Save the Moulages was created to raise money to repair a leaky roof on the building which stores one of the oldest and most important moulage collections in dermatology. We need to preserve this important part of medical history.
You can aid in preserving the moulages in three ways:
- Donate directly to the museum HERE
- Donate through our gofundme page HERE
- Purchase items through our etsy store HERE
In the 1800’s photography was not commercially available, and the founding-fathers of dermatology needed an accurate way to record skin diseases. Hand-drawing was limited in capturing all of the fine details of skin conditions. The earliest dermatologists either were artists themselves, or employed artists to make a plaster cast directly on patients to create an impression of the body and skin condition. Wax was then poured into the cast to create a life-like figure which was hand-painted to record all the color and fine details of each skin condition. Moulages were hung along the walls inside of the first dermatology departments so that future generations could study them to learn about skin disease. Once photography became easily accessible in the 1920’s-1930’s, moulage-making became less common and many collections were lost or destroyed over subsequent years.

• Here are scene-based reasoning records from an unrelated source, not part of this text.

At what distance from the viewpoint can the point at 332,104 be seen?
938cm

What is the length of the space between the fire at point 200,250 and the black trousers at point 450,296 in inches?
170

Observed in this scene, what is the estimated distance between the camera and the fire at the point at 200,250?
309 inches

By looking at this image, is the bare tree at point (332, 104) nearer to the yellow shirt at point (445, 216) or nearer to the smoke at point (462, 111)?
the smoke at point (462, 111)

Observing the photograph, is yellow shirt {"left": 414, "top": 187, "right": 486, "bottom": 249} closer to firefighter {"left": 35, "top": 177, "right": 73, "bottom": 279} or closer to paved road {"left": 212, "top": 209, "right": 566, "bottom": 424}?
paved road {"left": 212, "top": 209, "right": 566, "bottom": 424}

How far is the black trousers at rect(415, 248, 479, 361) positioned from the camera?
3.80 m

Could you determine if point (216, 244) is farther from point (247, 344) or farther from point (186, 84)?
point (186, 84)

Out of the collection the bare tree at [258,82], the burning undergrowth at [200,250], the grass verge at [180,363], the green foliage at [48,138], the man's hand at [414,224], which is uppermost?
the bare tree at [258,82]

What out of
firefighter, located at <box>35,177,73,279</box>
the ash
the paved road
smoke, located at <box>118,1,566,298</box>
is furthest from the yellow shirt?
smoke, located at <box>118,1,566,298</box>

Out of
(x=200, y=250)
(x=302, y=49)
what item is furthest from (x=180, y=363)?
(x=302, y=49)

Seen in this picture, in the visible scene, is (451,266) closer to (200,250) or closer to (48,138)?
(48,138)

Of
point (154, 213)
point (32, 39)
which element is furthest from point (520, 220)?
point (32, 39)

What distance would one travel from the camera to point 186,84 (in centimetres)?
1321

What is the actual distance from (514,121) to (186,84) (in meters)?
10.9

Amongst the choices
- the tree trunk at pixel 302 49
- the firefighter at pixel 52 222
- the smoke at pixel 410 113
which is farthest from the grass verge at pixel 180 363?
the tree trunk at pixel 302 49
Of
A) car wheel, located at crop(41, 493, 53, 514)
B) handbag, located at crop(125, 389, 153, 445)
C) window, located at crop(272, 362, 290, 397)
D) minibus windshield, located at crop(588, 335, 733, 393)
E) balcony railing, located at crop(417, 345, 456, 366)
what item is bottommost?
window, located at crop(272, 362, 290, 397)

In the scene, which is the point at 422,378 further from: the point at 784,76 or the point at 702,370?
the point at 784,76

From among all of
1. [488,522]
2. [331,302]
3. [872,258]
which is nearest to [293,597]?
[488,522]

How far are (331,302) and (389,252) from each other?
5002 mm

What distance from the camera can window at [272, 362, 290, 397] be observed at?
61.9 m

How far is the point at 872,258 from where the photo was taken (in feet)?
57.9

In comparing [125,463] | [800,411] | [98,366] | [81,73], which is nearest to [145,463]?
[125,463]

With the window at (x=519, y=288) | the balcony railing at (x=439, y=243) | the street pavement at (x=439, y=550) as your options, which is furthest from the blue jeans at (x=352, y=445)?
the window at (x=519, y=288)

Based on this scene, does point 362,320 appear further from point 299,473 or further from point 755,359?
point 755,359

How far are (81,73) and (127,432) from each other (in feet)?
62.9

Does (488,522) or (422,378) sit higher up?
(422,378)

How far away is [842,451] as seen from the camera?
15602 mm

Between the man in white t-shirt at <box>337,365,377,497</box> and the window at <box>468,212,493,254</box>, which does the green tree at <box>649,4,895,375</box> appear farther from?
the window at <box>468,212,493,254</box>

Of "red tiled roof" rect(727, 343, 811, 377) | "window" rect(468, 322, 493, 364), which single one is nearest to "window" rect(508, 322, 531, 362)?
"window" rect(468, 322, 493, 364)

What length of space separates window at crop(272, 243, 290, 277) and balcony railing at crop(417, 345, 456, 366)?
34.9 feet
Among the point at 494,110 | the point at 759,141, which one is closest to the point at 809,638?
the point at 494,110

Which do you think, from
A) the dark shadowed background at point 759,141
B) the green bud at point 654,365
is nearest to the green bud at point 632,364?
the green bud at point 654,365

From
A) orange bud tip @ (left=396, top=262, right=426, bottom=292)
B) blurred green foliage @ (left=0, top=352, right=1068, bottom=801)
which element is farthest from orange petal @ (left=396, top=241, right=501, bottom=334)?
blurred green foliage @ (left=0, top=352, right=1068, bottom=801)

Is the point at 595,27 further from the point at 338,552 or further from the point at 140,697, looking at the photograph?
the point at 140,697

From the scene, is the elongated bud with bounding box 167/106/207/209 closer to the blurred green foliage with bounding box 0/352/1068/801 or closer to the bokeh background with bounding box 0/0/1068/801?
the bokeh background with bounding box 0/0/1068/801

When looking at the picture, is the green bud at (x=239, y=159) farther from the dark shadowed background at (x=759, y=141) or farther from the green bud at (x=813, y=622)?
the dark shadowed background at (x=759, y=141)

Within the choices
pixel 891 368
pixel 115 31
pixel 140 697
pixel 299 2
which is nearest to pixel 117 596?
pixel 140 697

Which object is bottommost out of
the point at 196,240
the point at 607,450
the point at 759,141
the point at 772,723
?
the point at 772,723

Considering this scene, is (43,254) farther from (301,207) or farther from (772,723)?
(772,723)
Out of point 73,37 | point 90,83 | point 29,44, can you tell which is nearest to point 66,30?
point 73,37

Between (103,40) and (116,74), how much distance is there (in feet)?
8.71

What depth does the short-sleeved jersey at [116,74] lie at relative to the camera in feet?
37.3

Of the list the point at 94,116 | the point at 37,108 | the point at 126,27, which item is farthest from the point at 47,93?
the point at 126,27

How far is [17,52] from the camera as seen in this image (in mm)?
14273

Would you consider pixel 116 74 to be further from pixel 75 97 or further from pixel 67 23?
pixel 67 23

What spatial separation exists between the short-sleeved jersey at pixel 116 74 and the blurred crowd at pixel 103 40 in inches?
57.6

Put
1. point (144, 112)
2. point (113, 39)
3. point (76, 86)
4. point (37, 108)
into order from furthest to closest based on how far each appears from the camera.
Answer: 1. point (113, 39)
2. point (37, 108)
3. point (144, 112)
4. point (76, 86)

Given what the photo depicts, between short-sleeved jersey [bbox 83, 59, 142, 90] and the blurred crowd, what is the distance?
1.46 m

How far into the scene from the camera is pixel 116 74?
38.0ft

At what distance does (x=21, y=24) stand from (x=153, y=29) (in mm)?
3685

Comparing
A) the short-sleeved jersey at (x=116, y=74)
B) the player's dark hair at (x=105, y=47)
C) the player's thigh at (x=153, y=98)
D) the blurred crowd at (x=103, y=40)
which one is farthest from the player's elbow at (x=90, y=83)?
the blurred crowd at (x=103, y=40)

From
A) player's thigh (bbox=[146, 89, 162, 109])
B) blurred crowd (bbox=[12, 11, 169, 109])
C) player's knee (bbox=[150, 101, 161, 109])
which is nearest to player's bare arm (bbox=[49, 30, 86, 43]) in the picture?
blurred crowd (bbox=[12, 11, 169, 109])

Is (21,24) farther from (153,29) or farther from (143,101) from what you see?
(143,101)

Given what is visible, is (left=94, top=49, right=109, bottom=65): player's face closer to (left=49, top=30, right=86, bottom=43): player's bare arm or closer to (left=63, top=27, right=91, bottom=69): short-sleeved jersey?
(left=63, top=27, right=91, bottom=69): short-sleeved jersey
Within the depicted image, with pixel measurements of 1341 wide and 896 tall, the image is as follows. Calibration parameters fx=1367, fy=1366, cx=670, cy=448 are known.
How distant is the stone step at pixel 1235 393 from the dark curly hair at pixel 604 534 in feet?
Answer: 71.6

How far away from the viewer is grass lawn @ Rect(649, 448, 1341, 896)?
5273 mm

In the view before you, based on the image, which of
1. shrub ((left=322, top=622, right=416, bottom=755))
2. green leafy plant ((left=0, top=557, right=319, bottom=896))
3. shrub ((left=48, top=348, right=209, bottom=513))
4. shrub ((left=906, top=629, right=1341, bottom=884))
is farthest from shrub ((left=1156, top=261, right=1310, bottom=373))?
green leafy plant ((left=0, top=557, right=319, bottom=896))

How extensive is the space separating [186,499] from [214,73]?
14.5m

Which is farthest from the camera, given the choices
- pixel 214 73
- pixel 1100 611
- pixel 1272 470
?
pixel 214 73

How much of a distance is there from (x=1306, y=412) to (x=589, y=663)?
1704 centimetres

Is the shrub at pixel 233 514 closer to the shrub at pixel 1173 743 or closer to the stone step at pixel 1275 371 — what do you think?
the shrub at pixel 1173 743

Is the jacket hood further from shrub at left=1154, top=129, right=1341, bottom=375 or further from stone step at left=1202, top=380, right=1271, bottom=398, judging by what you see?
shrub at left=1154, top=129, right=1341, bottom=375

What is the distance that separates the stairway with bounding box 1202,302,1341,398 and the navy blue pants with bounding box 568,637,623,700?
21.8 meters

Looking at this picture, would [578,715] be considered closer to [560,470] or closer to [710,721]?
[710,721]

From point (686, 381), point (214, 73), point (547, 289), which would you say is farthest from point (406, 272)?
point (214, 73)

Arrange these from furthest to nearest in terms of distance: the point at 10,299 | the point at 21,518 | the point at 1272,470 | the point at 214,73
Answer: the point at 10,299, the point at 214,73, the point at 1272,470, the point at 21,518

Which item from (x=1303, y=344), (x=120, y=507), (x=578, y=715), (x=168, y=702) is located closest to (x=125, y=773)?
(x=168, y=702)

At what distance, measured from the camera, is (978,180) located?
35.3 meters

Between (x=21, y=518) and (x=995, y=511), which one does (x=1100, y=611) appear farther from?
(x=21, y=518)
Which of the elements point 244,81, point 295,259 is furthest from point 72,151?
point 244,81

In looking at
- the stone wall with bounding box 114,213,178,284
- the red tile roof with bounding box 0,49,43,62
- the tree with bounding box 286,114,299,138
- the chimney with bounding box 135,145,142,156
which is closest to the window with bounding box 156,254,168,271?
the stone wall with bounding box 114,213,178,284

Save the Moulages is also a way to pay homage to, and learn a little about key figures in dermatology. Each month, we plan to feature a pair of dermatologists: present + past; with an interview of the present, and interesting tidbits about the past, as a way to indulge in a bit of learning about dermatologic kith and kin.
I started reading about moulages when preparing a presentation about the relationship of art and early dermatology. The story of the moulages made me feel very emotional and anxious about their conservation for future generations. I visited the Hopital Saint-Louis and saw first-hand the leaky roofs and irreplaceable moulages being ruined by water, mold, and temperature instability.
The Musee des Moulages was the site of the first international meeting for dermatologists in the world. Because it is on the campus of the Hopital Saint-Louis, it is considered part of the national healthcare system in France and funding for patient care means that no money is left for repairing the roof. So the museum is relying on a temporary solution of plastic tarps and buckets to try and prevent the worst damage. The museum is allowed to accept direct earmarked donations from individuals but due to its situation in the national healthcare system it cannot independently solicit funds.
To accompany monthly profiles, I will create an original hand-drawn portrait of each dermatologist which will be silkscreened in limited editions of 25 on 100% organic cotton tote bags, the sale of which will also raise funds for the restoration of the moulage collection.